Calvin and the Calvinists

Written by Paul Helm and Carl Trueman (eds) Reviewed By Martin Dowries

This book is a reprint, without revision, of Paul Helm’s critique of R.T. Kendall’s Calvin and English Calvinism to 1649. No doubt prompted by the re-issuing of Kendall’s work by Paternoster Press in 1997, it is good to see Helm’s early response being made available to a new readership. Kendall’s work, which earned him the D.Phil at Oxford, argues that the development of Calvin’s thought by Beza and the English Puritans (principally Perkins and Ames) represents a radical departure from the views of the Genevan reformer. For Calvin the atonement was universal and faith I was a passive persuasion of the mind. The later ‘Calvinists’ held that the atonement was limited and that faith was an act of the will. The upshot of this divergence, as represented by The Westminster Confession (which Kendall labels ‘crypto-arminian’), is that the Puritans taught a subtle form of salvation by works, preparation for grace and diverted the grounds of assurance from the atonement to acts of the will. Helm begins his response by asserting that Kendall has not only misread Calvin but has also ‘thoroughly distorted and misunderstood the teaching of the Puritans on preparation and on the nature of faith’. In a helpful introduction Helm traces the implications of Kendall’s thesis for our understanding of the gospel and for the retarded value of historic Reformed theology and literature (a substantial body which enjoyed a publishing renaissance in the 1960s).

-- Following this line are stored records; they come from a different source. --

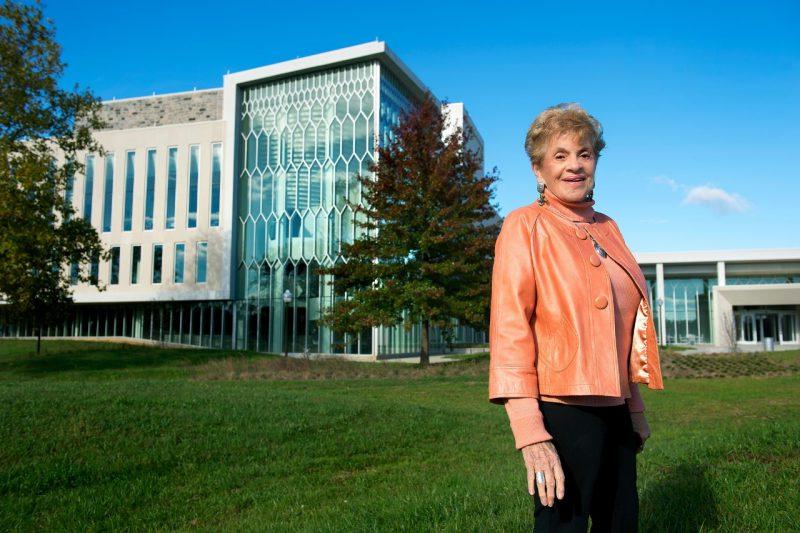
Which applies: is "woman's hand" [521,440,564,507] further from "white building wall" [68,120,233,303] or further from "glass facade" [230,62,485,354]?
"white building wall" [68,120,233,303]

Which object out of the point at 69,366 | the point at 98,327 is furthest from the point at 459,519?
the point at 98,327

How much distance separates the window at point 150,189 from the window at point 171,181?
1.16m

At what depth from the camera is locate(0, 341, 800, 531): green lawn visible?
4582 millimetres

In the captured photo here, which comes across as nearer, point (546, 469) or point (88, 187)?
point (546, 469)

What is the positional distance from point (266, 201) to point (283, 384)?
862 inches

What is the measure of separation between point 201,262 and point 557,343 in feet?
127

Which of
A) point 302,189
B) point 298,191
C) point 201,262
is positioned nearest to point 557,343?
point 302,189

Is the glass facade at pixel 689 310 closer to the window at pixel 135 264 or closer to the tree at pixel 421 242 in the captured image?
the tree at pixel 421 242

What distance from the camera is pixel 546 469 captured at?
2.19 meters

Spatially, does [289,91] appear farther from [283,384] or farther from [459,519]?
[459,519]

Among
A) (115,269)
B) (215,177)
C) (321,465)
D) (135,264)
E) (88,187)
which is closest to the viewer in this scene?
(321,465)

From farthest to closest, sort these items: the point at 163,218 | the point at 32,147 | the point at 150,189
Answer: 1. the point at 150,189
2. the point at 163,218
3. the point at 32,147

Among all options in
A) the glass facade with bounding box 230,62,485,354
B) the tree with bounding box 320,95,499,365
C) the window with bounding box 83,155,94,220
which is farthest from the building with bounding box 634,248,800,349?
the window with bounding box 83,155,94,220

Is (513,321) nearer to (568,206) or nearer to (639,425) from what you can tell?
(568,206)
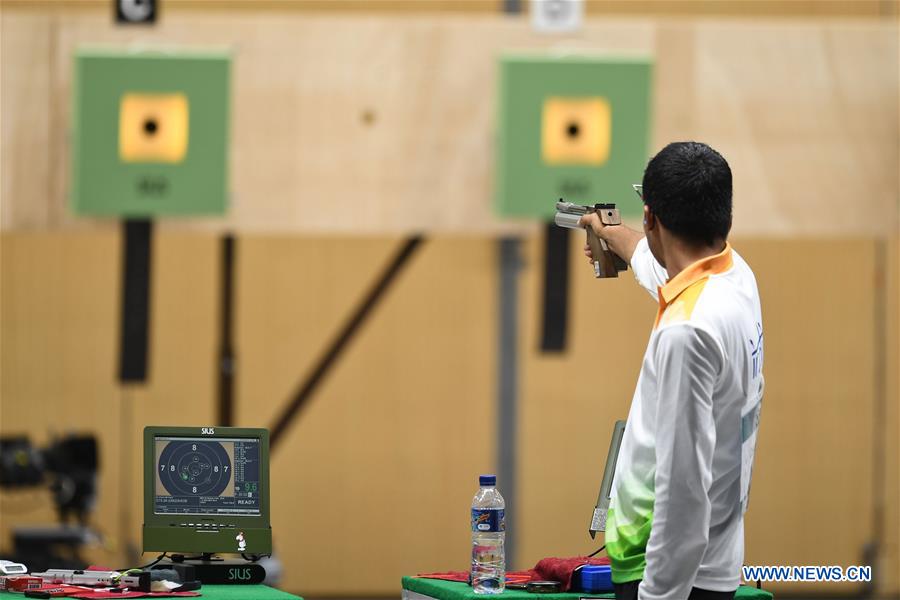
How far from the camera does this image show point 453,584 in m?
2.90

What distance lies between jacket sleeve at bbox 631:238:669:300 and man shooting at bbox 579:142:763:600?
39 cm

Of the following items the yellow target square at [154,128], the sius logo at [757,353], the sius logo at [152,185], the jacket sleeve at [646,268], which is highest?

Helm takes up the essential points of Kendall’s argument up in the remaining four chapters. The first of these outlines is on Calvin’s teaching on the atonement and the nature of faith. There is an impressive section has an impressive series of quotations from Calvin illustrating that an actual remission of sin took place in the atonement and that this was intended for the elect. Although Calvin is not committed to a limited atonement (it was a debate he did not live to see) it is deducible from his writing. Similarly, his view of faith as a firm and certain knowledge is qualified by the reality of doubt and is thus a recommendation of what faith ought to be. In chapter three Helm examines Kendall’s claim that whilst Calvin proposed a universal atonement, he did concede that the intercession of Christ is only for the elect. Helm deals with this on three levels. Historically such a presentation of Calvin is as elusive as the Scarlet Pimpernel, and only Kendall has found this item in Calvin’s thought. On the textual axis Helm shows that even in the passages using ‘all’ and ‘world’, what Calvin actually says and what Kendall claims he says are so very different from the conclusion that it is impossible to reconstruct Calvin’s doctrine on such ‘flimsy foundations’. Kendall’s solution begs questions, theologically speaking, for while I may be assured of the love of God by a universal atonement, how may I know that I am one of the elect for whom Christ intercedes? This is followed up by a discussion of conversion and the will. Again Helm demonstrates the unity of Calvin and the Puritans. For both, the will is renewed and not replaced at conversion; for both, faith is passive and active. In a somewhat embarrassing paragraph Helm shows that Kendall omitted a crucial word in a citation from Calvin and dubs his use of evidence ‘cavalier and unscholarly’. The final chapter deals with the Westminster Confession and the accusation that it teaches salvation by works. Once more Helm exonerates the Puritans by showing that the evidence does not support the theory. There is a brief reference at the end to the unity of Kendall’s thought with that of the English antinomians, a charge that he has had to face more than once.

The price of the book is somewhat disappointing, as it may be a deterrent. As an example of a response that critically engages with its subject, is based on solid scholarship, and which demonstrates a well marshalled argument and a compelling rebuttal, this book deserves to be read. This book is not only a good introduction to an important debate but is also a convincing refutation of a clearly untenable thesis.


Martin Dowries

Martin Dowries studied theology at Newport and is currently the Staff Worker for the Religious and Theological Studies Fellowship in Wales and the South West of England. At present he is writing a student introduction to the doctrine of the Trinity.